Others say Haynesworth himself was responsible for the problems, after speaking out against the Redskins' defensive schemes and setting the tone for what became Washington's most intriguing soap opera.
Gil Brandt, a former Dallas Cowboys general manager who is now an analyst with NFL.com, blames Haynesworth, who he said had "tremendous ability but not a lot of mental toughness."
"Albert has size and youth -- he just has everything," said Brandt. "But it starts with dedication and passion. And I don't think he has dedication and I don't think he has passion."
He said Haynesworth was unstoppable during his last year with the Tennessee Titans when he was "playing for a contract" but when the Redskins signed him "he went to sleep again."
Washington Post columnist John Feinstein questioned the Redskins' desire to land the two-time Pro Bowler in the first place, saying Haynesworth had battled injuries in the past and tended to "have one good year and one bad year."

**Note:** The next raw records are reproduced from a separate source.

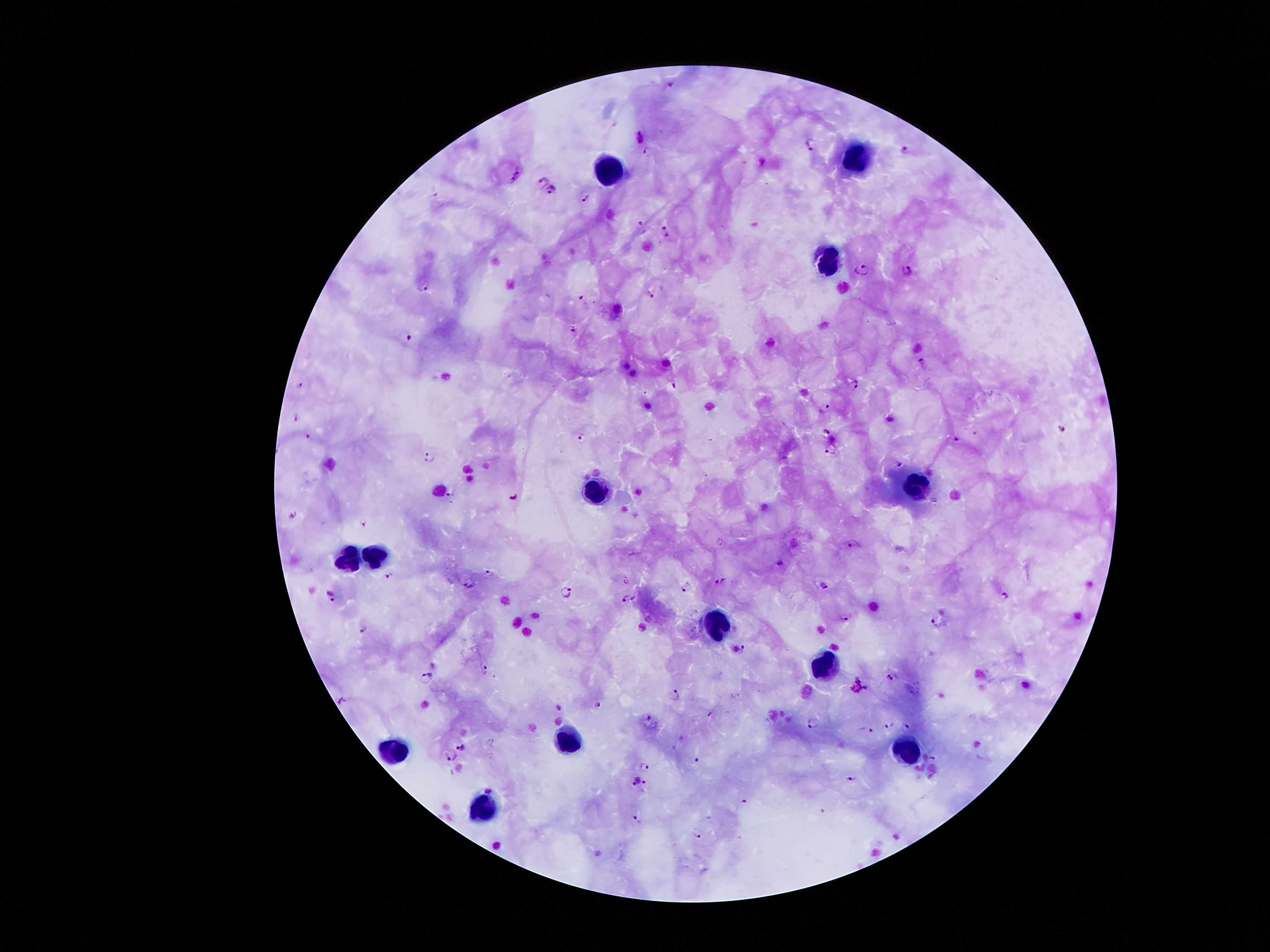

coordinate format = approximate object centers, in pixels from the top-left corner
malaria parasite locations = (x=671, y=83), (x=810, y=144), (x=906, y=149), (x=647, y=151), (x=517, y=173), (x=543, y=178), (x=552, y=190), (x=588, y=197), (x=642, y=226), (x=666, y=231), (x=862, y=268), (x=906, y=270), (x=425, y=286), (x=651, y=294), (x=584, y=300), (x=573, y=330), (x=410, y=337), (x=922, y=360), (x=854, y=383), (x=299, y=385), (x=673, y=385), (x=828, y=407), (x=294, y=419), (x=826, y=432), (x=310, y=435), (x=580, y=436), (x=955, y=439), (x=830, y=450), (x=429, y=456), (x=899, y=463), (x=450, y=493), (x=514, y=494), (x=293, y=514), (x=364, y=522), (x=854, y=544), (x=778, y=561), (x=490, y=572), (x=389, y=575), (x=625, y=582), (x=721, y=583), (x=469, y=584), (x=824, y=585), (x=684, y=588), (x=567, y=590), (x=1006, y=596), (x=334, y=598), (x=628, y=599), (x=846, y=618), (x=937, y=618), (x=363, y=628), (x=742, y=649), (x=484, y=669), (x=892, y=675), (x=425, y=678), (x=676, y=694), (x=597, y=704), (x=710, y=714), (x=649, y=718), (x=814, y=722), (x=888, y=724), (x=907, y=727), (x=868, y=730), (x=462, y=746), (x=933, y=757), (x=697, y=758), (x=448, y=759), (x=645, y=766), (x=851, y=778), (x=634, y=780), (x=644, y=782), (x=744, y=800), (x=635, y=817), (x=697, y=832)
leukocyte locations = (x=856, y=157), (x=606, y=167), (x=827, y=256), (x=919, y=483), (x=598, y=490), (x=345, y=553), (x=376, y=554), (x=718, y=623), (x=825, y=670), (x=564, y=742), (x=907, y=752), (x=396, y=753), (x=481, y=807)
preparation = thick blood film
magnification = 100x
capture = smartphone camera through the microscope eyepiece
stain = Giemsa
field of view = single
image size = 1270×952 pixels
patient malaria status = infected with Plasmodium falciparumClassify this cell by malaria status.
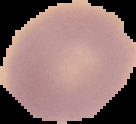
It is uninfected.

preparation = thin blood smear
image type = segmented cell region on a black background
image size = 136×124 pixels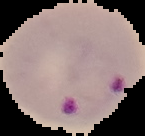

Result: Plasmodium parasites identified. The area outside the segmented cell region is set to black. From a thin blood smear. Image is 145×136 pixels.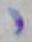

{
  "modality": "micrograph",
  "magnification": "1000x",
  "identification": "Toxoplasma gondii"
}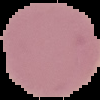
Summary:
  - Preparation: thin blood film
  - Image size: 100×100 pixels
  - Image type: segmented cell region with the area outside set to black
  - Result: no malaria parasites seen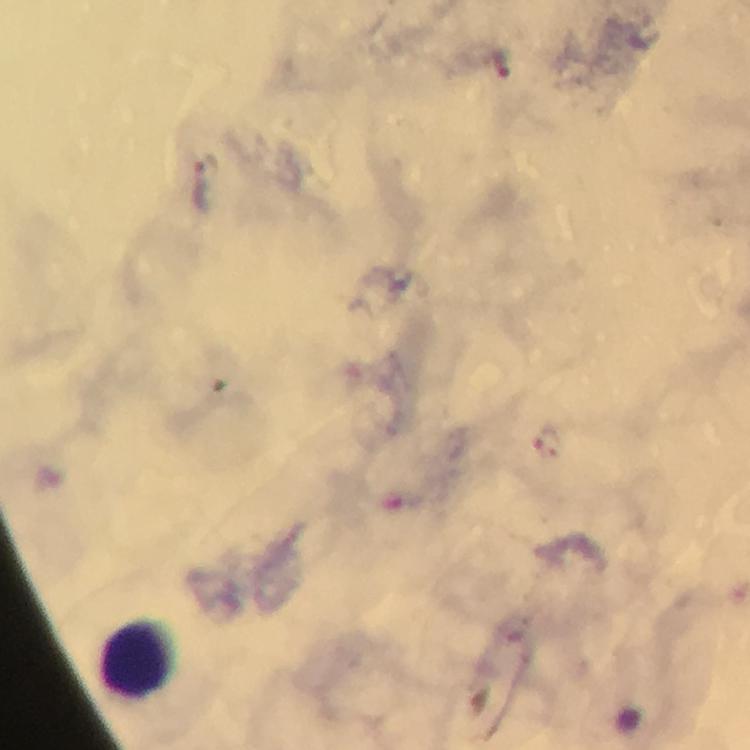

magnification: 100x
preparation: thick blood film
capture: smartphone camera through the microscope
cropped_from: a single field of view
leukocyte_locations: 'approximate centers as {x, y} in pixels: {139, 657}'
stain: Giemsa
malaria_parasite_locations: 'approximate centers as {x, y} in pixels: {200, 190}'
image_size: 750×750 pixels
context: from a malaria diagnostic workup
immersion_oil: usedAssess this cell for malaria.
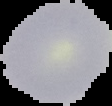

It is uninfected.

Segmented cell region on a black background. Image is 112×106 pixels. From a thin blood smear.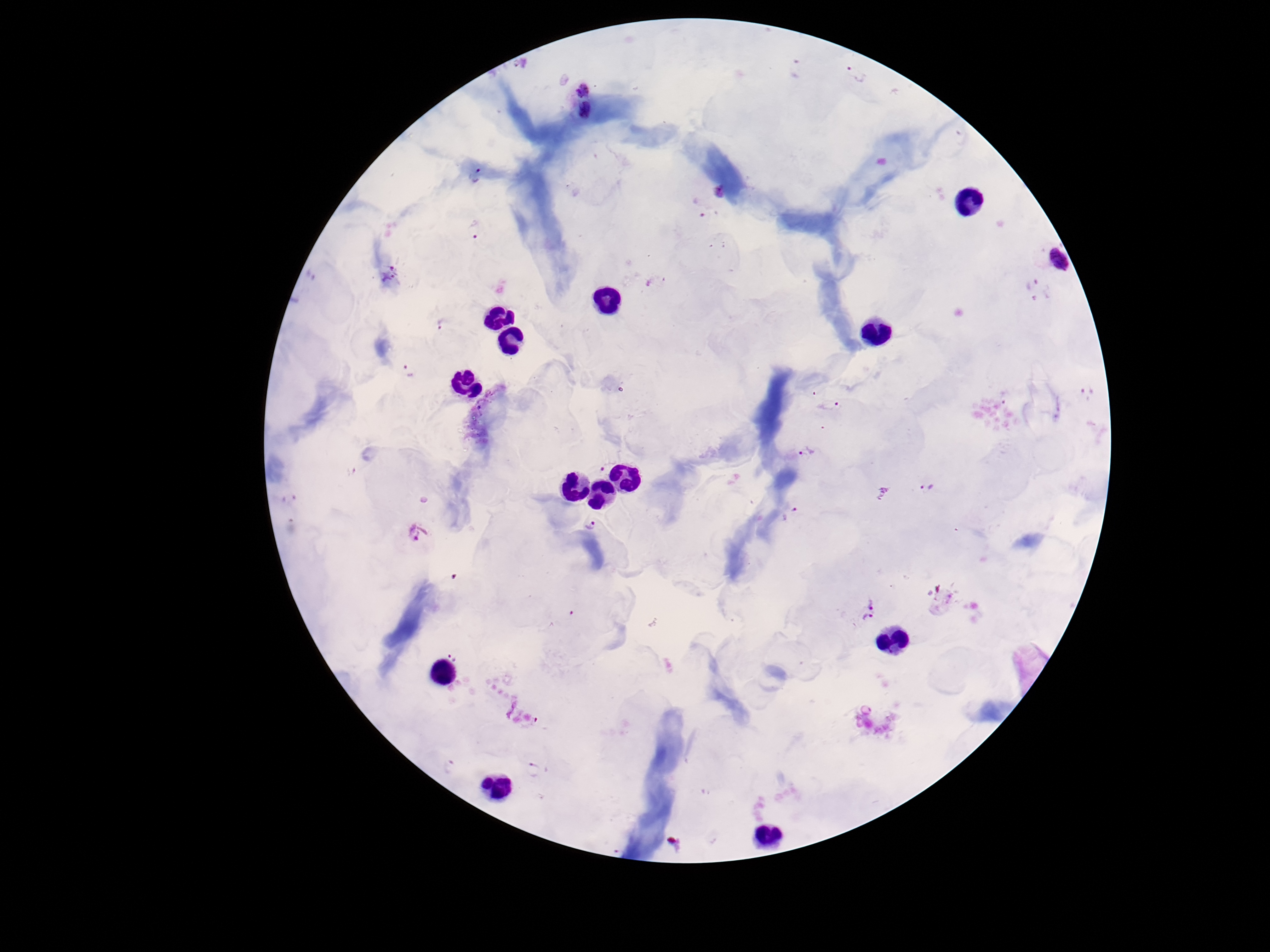
Plasmodium parasite locations = approximate centers as {x, y} in pixels: {795, 69}, {855, 74}, {581, 92}, {584, 110}, {475, 176}, {719, 191}, {474, 229}, {1049, 257}, {387, 274}, {1032, 284}, {440, 323}, {408, 371}, {1087, 392}, {829, 405}, {806, 452}, {603, 464}, {926, 489}, {791, 512}, {591, 526}, {418, 534}, {871, 603}, {869, 620}, {865, 711}, {450, 766}, {537, 771}
stain = Giemsa
magnification = 100x
patient malaria status = positive
field of view = one from this slide
image size = 1270×952 pixels
capture = smartphone camera through the microscope eyepiece
preparation = thick blood smearOutline each Plasmodium parasite.
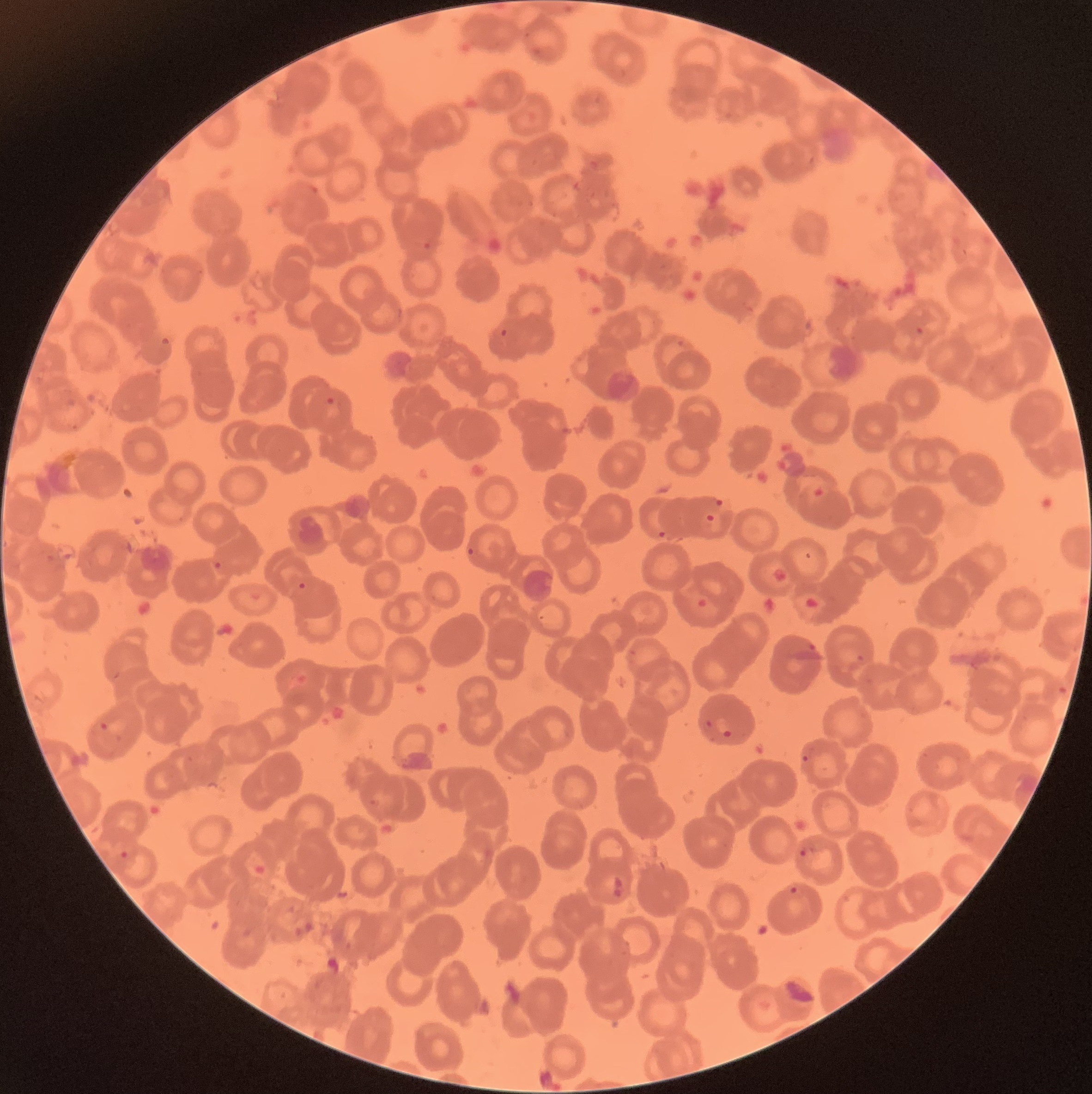
Approximate bounding boxes as [x1, y1, x2, y2] in pixels.
Plasmodium parasites: [421, 239, 435, 251], [915, 326, 924, 336], [500, 328, 507, 337], [160, 336, 172, 346], [676, 338, 685, 346], [325, 396, 335, 406], [811, 487, 826, 499], [713, 499, 726, 508], [704, 513, 717, 523], [656, 530, 667, 540], [467, 546, 477, 557], [213, 561, 222, 570], [297, 581, 307, 591], [808, 641, 817, 652], [855, 654, 865, 662], [716, 716, 732, 736], [704, 720, 714, 729], [99, 721, 109, 730], [800, 752, 810, 763], [368, 797, 383, 808], [798, 847, 813, 857], [119, 850, 130, 860], [612, 874, 625, 899], [789, 886, 802, 896], [292, 921, 316, 938].

Summary:
  - Modality: optical microscopy
  - Red blood cell morphology: rouleaux formation
  - Image size: 1092×1094 pixels
  - Preparation: thin blood film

He blames Snyder, who has an abysmal record in signing big-name free agents.
"With Haynesworth, it was another 'Dan Snyder I want to hold a uniform up with a famous guy' signing'," Feinstein told Reuters. "The last thing the Redskins needed was another free agent who was a question mark.
"But Snyder and (former general manager Vinny) Cerrato always wanted to put together fantasy football teams and this was another example."
The 29-year-old Haynesworth joins Deion Sanders, Adam Archuleta, Bruce Smith and Dana Stubblefield as top-dollar, free-agent failures for the Redskins.
Feinstein does not blame the Haynesworth debacle for the Redskins' disappointing season, saying "they weren't that good to begin with."
"The problem is that they haven't drafted an offensive lineman for years," he said. "They have no depth because of those free-agent signings -- they used up so much of their salary cap on so few players.
"The real problem with the Redskins for 11 years has been the same, it's been Dan Snyder."
Snyder, who has a reputation as a meddling owner, appears to have let Shanahan take control of the team but Feinstein questions how long that can last.
Haynesworth has probably seen his last day as a Redskin but he could return next year. He has already been paid nearly $35 million in bonus and salary money for playing 20 games.
Shanahan said Haynesworth came into camp out of shape and was insubordinate, adding that the situation had reached the point where the club had "no alternative" but to suspend him.
"He has consistently indicated to our defensive coaches that he refuses to play in our base defense or on first-down or second-down nickel situations," Shanahan said.
"He has also refused to follow the instructions of our coaches both during weekly practices and during actual games as well."
Haynesworth's agent said the Redskins had not formally warned the defensive tackle before the suspension that his actions were unacceptable.
This month's benching of big-money, off-season acquisition Donovan McNabb was the latest flap for the beleaguered franchise, once considered the model NFL team.
Washington has won three Super Bowls but the last followed the 1991 season, a distant memory for arguably the league's most passionate fans.
The fans are angry and the Haynesworth fiasco typified the problems of a franchise that has made the playoffs only three times since their last Super Bowl triumph.
Having signed the NFL's richest-ever contract at the time when he landed with the Redskins, Haynesworth will lose nearly $850,000 in salary should he lose an appeal on his suspension.
"To me, Haynesworth is a guy who got his money, $41 million guaranteed, and now the guaranteed money runs out," said Brandt. "It's gone."
"And you know what? There might be one team of the 32 out there that will do that. I don't think so but you never know."